A graduate student in the Department of Physics at McGill University, Maclean works primarily on instrumentation for millimeter-wavelength astronomy. As a former undergraduate in physics, she knows the current teaching laboratory curricula well and has a personal interest in its improvement, hoping to make the undergraduate program a more enriching experience for her fellow students.
Matt Dobbs is a Professor in the Department of Physics at McGill University and world leader in the development of electronic systems for cosmology telescopes. He also brings his enthusiasm for cosmology and signal processing systems into the classroom. He is intent on communicating the creative aspect of circuit building and signal-processing to students, by empowering them to build on their own ideas with real hardware in the course laboratory, and at home.
Adam Gilbert is a research associate in the McGill Cosmology group. He has a background in electronic engineering and primarily works on read-out electronics for radio and mm-wave telescopes. He also enjoys interacting with students and improving their understanding of electronics, and looks forward to seeing them use this multifunctional lab tool!

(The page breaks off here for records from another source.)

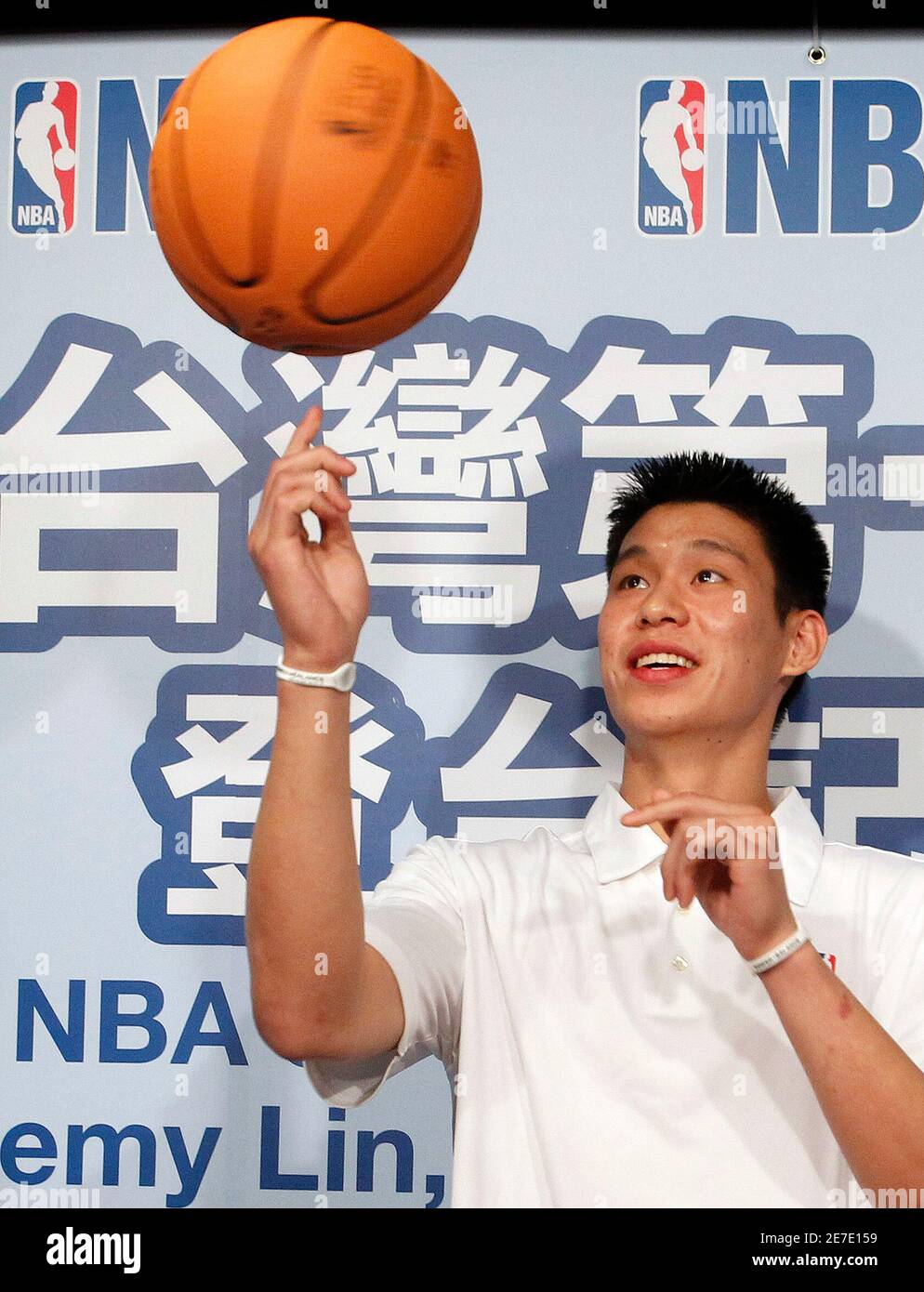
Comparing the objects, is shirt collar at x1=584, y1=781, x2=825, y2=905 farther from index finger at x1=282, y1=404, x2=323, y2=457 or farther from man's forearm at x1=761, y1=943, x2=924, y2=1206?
index finger at x1=282, y1=404, x2=323, y2=457

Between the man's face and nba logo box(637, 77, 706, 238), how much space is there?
46cm

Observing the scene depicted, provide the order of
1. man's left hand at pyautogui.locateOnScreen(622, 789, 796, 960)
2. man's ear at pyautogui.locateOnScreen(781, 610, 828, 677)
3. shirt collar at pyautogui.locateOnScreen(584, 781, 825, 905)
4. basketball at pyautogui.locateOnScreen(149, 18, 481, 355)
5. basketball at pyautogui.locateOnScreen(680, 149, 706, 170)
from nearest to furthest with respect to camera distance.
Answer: man's left hand at pyautogui.locateOnScreen(622, 789, 796, 960) → basketball at pyautogui.locateOnScreen(149, 18, 481, 355) → shirt collar at pyautogui.locateOnScreen(584, 781, 825, 905) → man's ear at pyautogui.locateOnScreen(781, 610, 828, 677) → basketball at pyautogui.locateOnScreen(680, 149, 706, 170)

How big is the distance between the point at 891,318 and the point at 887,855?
0.72 metres

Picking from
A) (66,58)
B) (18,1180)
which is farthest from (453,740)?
(66,58)

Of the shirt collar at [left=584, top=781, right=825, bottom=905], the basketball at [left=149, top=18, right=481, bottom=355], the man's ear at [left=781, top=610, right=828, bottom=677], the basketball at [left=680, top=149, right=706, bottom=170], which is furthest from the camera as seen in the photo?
the basketball at [left=680, top=149, right=706, bottom=170]

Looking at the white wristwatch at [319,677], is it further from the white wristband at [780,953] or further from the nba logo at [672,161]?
the nba logo at [672,161]

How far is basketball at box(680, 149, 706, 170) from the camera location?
6.09 ft

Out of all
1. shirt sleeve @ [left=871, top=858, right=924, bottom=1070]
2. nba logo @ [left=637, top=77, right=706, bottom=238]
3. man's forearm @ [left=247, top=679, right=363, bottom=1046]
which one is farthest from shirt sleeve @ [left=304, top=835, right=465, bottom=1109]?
nba logo @ [left=637, top=77, right=706, bottom=238]

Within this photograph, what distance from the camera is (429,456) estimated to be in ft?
6.04

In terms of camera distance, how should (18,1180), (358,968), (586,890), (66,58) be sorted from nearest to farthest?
(358,968)
(586,890)
(18,1180)
(66,58)

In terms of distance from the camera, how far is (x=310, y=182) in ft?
4.20

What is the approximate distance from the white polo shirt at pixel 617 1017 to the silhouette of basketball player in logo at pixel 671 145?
0.84 meters

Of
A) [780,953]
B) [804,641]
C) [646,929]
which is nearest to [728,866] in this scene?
[780,953]
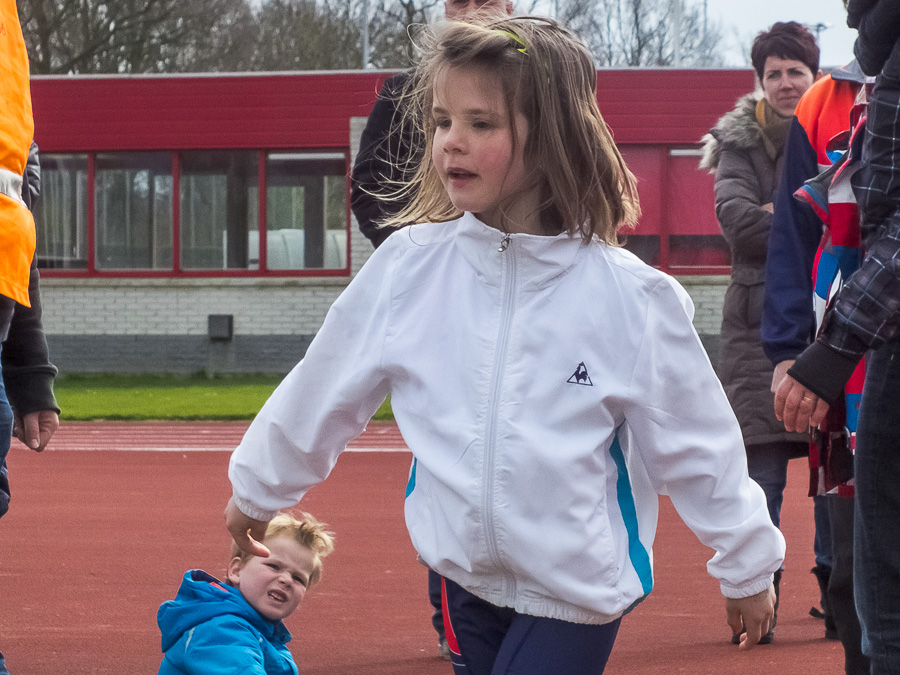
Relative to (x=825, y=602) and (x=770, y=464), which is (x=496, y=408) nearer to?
(x=770, y=464)

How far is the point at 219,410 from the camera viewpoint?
555 inches

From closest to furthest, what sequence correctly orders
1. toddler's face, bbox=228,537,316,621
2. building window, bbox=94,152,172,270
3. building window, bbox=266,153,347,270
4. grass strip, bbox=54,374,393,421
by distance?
toddler's face, bbox=228,537,316,621
grass strip, bbox=54,374,393,421
building window, bbox=266,153,347,270
building window, bbox=94,152,172,270

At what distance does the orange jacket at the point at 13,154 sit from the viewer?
8.66 feet

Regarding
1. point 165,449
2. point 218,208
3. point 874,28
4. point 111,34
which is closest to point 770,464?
point 874,28

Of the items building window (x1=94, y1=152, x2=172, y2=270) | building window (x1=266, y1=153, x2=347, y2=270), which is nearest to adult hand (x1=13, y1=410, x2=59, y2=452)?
building window (x1=266, y1=153, x2=347, y2=270)

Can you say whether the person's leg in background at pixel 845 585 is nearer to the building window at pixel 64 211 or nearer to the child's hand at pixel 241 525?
the child's hand at pixel 241 525

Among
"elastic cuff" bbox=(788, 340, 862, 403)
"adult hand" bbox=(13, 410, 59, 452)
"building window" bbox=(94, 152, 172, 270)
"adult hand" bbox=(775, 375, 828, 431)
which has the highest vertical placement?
"elastic cuff" bbox=(788, 340, 862, 403)

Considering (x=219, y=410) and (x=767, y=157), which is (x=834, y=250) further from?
(x=219, y=410)

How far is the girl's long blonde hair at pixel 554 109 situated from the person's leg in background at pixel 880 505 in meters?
0.61

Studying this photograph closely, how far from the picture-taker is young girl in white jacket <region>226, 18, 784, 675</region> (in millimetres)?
2213

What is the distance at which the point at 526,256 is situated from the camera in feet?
7.59

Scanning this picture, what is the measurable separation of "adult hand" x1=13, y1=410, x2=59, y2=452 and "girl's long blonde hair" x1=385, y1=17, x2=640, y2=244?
1.41m

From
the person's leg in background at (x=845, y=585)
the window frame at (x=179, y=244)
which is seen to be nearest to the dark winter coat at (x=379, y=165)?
the person's leg in background at (x=845, y=585)

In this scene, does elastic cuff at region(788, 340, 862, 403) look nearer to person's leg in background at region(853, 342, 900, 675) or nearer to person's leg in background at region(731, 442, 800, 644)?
person's leg in background at region(853, 342, 900, 675)
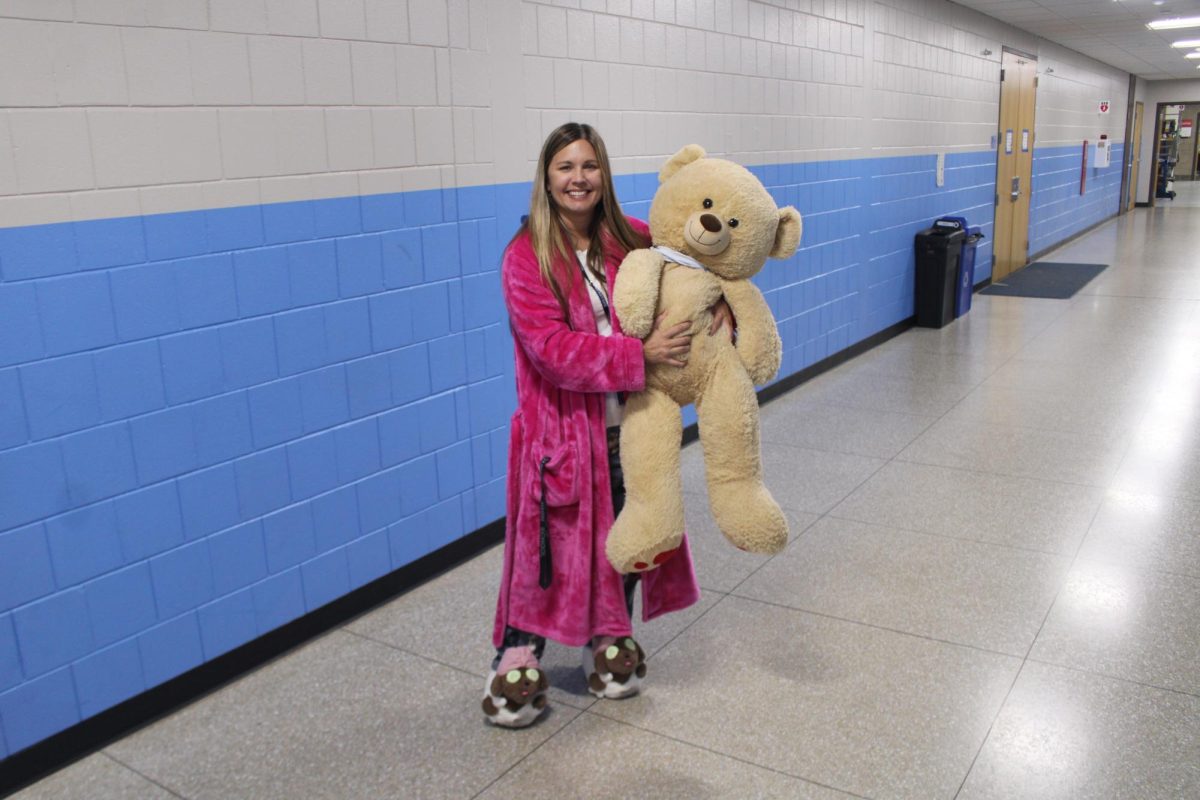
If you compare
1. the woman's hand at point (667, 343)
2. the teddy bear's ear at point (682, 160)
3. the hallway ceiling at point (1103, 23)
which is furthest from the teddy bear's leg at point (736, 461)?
the hallway ceiling at point (1103, 23)

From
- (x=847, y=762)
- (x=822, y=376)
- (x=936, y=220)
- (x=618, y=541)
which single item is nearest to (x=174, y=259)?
(x=618, y=541)

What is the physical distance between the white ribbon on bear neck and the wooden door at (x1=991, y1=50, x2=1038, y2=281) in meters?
8.76

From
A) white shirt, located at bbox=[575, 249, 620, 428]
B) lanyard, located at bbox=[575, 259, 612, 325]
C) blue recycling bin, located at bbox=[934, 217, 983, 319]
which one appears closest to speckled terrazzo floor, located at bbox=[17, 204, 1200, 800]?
white shirt, located at bbox=[575, 249, 620, 428]

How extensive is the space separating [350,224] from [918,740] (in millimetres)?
2258

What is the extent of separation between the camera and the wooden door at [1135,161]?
1836 centimetres

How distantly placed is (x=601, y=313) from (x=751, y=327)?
372 millimetres

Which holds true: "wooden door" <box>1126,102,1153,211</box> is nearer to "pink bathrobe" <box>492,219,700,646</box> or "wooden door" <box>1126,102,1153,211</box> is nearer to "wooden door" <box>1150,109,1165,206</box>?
"wooden door" <box>1150,109,1165,206</box>

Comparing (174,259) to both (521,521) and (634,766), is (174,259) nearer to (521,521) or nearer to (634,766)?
(521,521)

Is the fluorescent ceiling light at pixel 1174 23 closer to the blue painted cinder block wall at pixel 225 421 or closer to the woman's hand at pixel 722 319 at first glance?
the blue painted cinder block wall at pixel 225 421

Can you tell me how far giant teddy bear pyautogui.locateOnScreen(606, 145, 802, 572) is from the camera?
2.17m

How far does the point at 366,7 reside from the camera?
303cm

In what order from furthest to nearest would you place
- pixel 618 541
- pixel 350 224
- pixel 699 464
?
pixel 699 464 < pixel 350 224 < pixel 618 541

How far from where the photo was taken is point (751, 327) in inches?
89.1

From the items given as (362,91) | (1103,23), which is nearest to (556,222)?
(362,91)
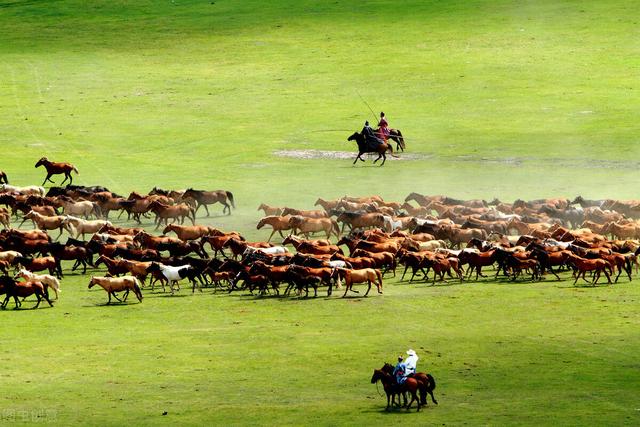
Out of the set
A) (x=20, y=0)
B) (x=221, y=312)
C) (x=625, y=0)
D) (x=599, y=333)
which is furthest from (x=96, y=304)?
(x=20, y=0)

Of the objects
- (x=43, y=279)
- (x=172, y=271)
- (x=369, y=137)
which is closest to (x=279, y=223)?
(x=172, y=271)

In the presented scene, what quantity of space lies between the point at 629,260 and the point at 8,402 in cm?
1700

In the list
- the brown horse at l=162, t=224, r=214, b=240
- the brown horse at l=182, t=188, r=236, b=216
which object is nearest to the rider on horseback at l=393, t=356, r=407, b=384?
the brown horse at l=162, t=224, r=214, b=240

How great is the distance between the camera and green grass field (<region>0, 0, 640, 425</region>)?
80.6 feet

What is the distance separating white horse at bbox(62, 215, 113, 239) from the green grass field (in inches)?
177

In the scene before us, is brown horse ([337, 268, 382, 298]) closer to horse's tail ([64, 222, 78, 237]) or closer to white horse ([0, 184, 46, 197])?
horse's tail ([64, 222, 78, 237])

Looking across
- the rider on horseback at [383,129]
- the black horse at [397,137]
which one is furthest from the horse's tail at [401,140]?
the rider on horseback at [383,129]

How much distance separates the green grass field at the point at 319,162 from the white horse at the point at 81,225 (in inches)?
177

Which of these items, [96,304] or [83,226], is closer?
[96,304]

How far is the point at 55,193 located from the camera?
1796 inches

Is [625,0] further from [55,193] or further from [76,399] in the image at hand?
[76,399]

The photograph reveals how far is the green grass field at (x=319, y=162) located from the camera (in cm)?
2456

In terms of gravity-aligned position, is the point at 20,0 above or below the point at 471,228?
above

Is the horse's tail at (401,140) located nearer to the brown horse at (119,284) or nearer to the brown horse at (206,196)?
the brown horse at (206,196)
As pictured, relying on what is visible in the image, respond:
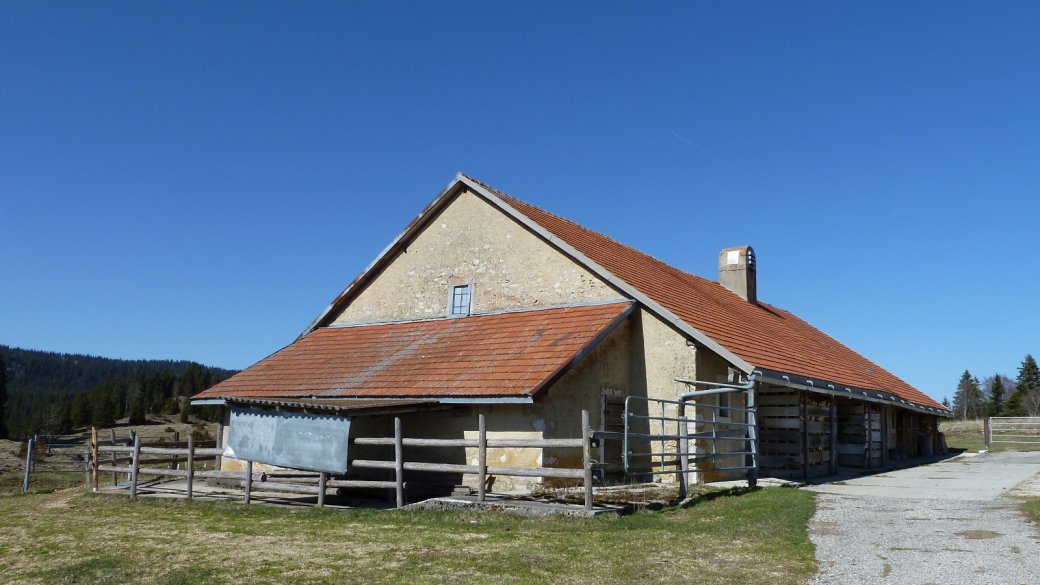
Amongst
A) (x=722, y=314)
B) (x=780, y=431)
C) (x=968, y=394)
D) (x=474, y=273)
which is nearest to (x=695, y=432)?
(x=780, y=431)

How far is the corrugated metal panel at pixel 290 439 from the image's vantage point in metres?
13.1

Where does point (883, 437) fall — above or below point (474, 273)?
below

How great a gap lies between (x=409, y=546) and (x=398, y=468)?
11.6ft

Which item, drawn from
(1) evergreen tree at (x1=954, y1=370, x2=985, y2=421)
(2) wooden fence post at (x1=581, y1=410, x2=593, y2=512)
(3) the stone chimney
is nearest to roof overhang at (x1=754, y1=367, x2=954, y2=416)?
(2) wooden fence post at (x1=581, y1=410, x2=593, y2=512)

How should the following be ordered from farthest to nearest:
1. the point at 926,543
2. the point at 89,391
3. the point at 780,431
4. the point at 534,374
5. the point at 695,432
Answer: the point at 89,391, the point at 780,431, the point at 695,432, the point at 534,374, the point at 926,543

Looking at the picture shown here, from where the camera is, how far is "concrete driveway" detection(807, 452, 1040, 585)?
23.4 ft

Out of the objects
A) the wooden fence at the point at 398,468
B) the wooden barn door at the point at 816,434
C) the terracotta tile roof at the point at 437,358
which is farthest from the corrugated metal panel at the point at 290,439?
the wooden barn door at the point at 816,434

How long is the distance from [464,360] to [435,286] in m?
4.21

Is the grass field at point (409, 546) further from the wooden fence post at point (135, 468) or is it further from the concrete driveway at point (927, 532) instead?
the wooden fence post at point (135, 468)

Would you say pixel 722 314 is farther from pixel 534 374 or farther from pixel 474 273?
pixel 534 374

We look to examine the effectiveness of traditional teaching methods in the undergraduate physics instrumentation laboratory by designing an alternate, active-learning-oriented curriculum accompanied by a portable electronics learning platform, and performing a quantitative comparison of the two teaching methods.
October 2018 Update:
Because the lab course in which we will be deploying our revised curriculum and specially-designed learning platform is taught in the winter semester, we have the fall months to prepare. This preparation revolves around three primary points: the design and construction of the physical device, the testing and debugging of the device’s software, and the development of the new curriculum.
This past month, we’ve selected the parts we’ll use to build the physical device. This includes not only the circuit elements that will eventually be printed onto the board, but also the brain of the device: a commercially-available microcontroller. Having finalized our choices for all our components allows us to begin designing the layout of the circuit board for the device, decisions which will have a large impact on the final appearance and functionality of the device as used by students next semester.
One of the most important aspects of the device is its durability, something which requires thorough and repeated testing to achieve in software. The platform involves two main branches of code: one which resides aboard the microcontroller chip and is in charge of its functions, and the other which is hosted by the user’s computer, and handles the graphical user interface. Smooth communications between these two programs is key to the platform’s robustness, particularly when used in the unpredictable, real-world environment of the undergraduate laboratory.
The laboratory curriculum for the course in question involves five main activities. Of these, three have so far been adapted into the active-learning-focused format. Two more to go!